Sound cannons too scary
June 23, 2010
By MICHELE MANDEL, Toronto Sun
Trust us, the police insist. These controversial sound cannons we want to blast at G20 protesters won’t hurt a bit.
Of course, that’s what they once said about tasers as well.
Chastened widely for their use of the stun gun, the wary RCMP has deemed the LRADS, or long range acoustic devices, as too dangerous to use for crowd control.
Yet lawyers for the Toronto Police and OPP insist there is nothing to fear from their use this weekend as they argued against an injunction sought by the Canadian Civil Liberties Association and the Canadian Labour Congress.
“It is only being used as a communication tool. Full stop,” Toronto Police lawyer Darryl Smith told Justice David Brown.
“It is not a taser. It is really fear mongering to use that analogy,” he argued.
“It’s not being used and it’s not designed to be used in an aggressive way.”
But lawyer Paul Cavalluzzo, representing the CCLA and CLC, warned the newly purchased sound guns are weapons that can cause serious hearing damage and are being rushed into use without having been properly tested in a downtown setting and with officers receiving minimal training in how to safely use them.
“Surely the citizens of Toronto are not going to be used as guinea pigs to see the impact of these sonic cannons in an urban environment,” Cavalluzzo said. “We need independent studies.”
G20 protesters will have to wait until Friday morning to find out if the judge will allow the police to use their new sonic toys. The contentious sound guns were initially developed as a maritime weapon for the U.S. military to warn small boats to stay away from naval ships after al-Qaeda bombed USS Cole in Yemen in 2000. Used in Iraq and Afghanistan for crowd control, their first North American use came at the G20 summit in Pittsburgh last year to disperse protesters.
Toronto Police have bought four of the cannons and the OPP have purchased three. They can be used in two different ways with the switch of a button: the first is the “communication” function — which turns it into a powerful loudspeaker that blasts pre-recorded messages. The more contentious second use is “alert” — which directs a high-pitched ear-piercing sound at a target.
Toronto Police insist they’ll be used be used mainly as a new and better way of communicating with large crowds and at levels that will pose no more threat to hearing than leaf blowers and weed whackers.
Yet according to an internal review by the RCMP — the senior partner in Toronto’s summit security — the Mounties took a pass on using the sonic guns in urban settings out of concern they will possibly “cause hearing damage to those targeted or in close proximity.”
The RCMP also noted that the Boston Police Department stopped using their sonic cannons for crowd control “out of a concern for public safety and fear of civil litigation issues”.
The only independent test done on the device was hastily conducted for the OPP just last week at an empty Huntsville airstrip, Cavalluzzo told the court, which doesn’t mimic an urban setting where the sound beams will be ricocheting off tall office buildings, with the potential of harming bystanders.

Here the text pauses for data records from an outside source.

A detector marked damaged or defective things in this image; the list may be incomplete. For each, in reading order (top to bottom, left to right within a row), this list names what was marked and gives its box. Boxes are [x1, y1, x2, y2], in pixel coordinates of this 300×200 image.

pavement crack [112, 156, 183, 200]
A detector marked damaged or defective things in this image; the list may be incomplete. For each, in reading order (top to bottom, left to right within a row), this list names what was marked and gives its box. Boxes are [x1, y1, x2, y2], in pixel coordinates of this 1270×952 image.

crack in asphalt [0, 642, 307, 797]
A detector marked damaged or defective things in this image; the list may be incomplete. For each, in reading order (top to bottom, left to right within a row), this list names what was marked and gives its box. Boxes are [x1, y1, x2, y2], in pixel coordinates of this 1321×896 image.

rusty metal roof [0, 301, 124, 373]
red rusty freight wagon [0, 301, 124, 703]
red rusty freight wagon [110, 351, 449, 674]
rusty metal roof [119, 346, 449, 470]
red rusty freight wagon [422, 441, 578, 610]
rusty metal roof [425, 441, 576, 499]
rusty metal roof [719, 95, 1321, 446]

As for training, he said 22 Toronto Police officers were given two hours of instruction and then given a quiz so challenging that they all scored 100%.

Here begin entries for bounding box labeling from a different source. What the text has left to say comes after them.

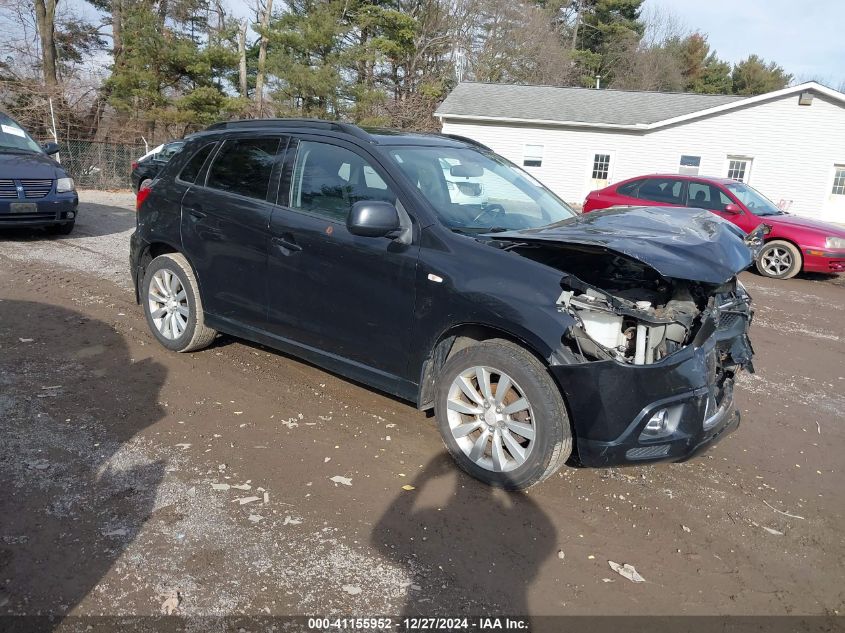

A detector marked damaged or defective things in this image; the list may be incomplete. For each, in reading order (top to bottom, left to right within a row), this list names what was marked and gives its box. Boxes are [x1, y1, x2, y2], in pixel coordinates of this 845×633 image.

crushed hood [488, 206, 752, 282]
damaged front end [492, 206, 756, 464]
front bumper damage [552, 308, 756, 466]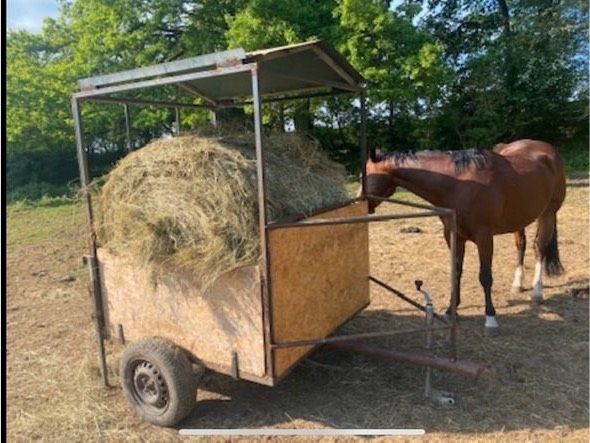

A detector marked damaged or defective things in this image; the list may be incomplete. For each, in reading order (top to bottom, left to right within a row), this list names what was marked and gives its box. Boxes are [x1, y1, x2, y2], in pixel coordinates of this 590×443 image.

rusty steel bar [251, 64, 276, 380]
rusty steel bar [268, 212, 444, 232]
rusty steel bar [368, 195, 456, 216]
rusty steel bar [72, 98, 110, 388]
rusty steel bar [372, 276, 450, 324]
rusty steel bar [270, 326, 450, 350]
rusty steel bar [328, 344, 494, 378]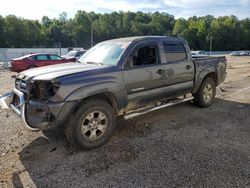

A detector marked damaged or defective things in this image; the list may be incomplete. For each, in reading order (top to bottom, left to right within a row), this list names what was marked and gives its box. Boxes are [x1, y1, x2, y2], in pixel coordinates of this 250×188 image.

crumpled hood [16, 62, 107, 80]
damaged front bumper [0, 88, 39, 130]
damaged front end [0, 76, 77, 131]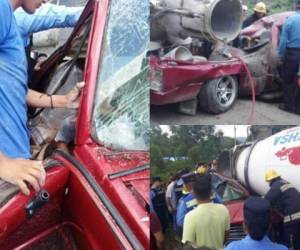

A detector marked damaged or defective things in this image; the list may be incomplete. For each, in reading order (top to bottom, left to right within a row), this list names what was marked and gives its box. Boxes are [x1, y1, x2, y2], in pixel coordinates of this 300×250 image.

crushed red vehicle [0, 0, 150, 250]
shattered windshield [90, 0, 149, 150]
broken window [91, 0, 148, 150]
crushed red vehicle [150, 11, 292, 114]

“The training was absolutely absurd,” Cavalluzzo charged.
According to Toronto Police guidelines, the ear-piercing alert blast can only be used at full volume for a maximum of three to five seconds and aimed at a crowd more than 75 metres away.
The concern, said the civil liberties lawyer, is “technology creep.”
If G20 protests turn into mass chaos, barely-trained officers caught in an intense situation might throw those procedures to the wind. “There is a real reasonable fear that will happen,” he argued.
It all sounds too scary to me. Let’s just hit the mute button and be done with them.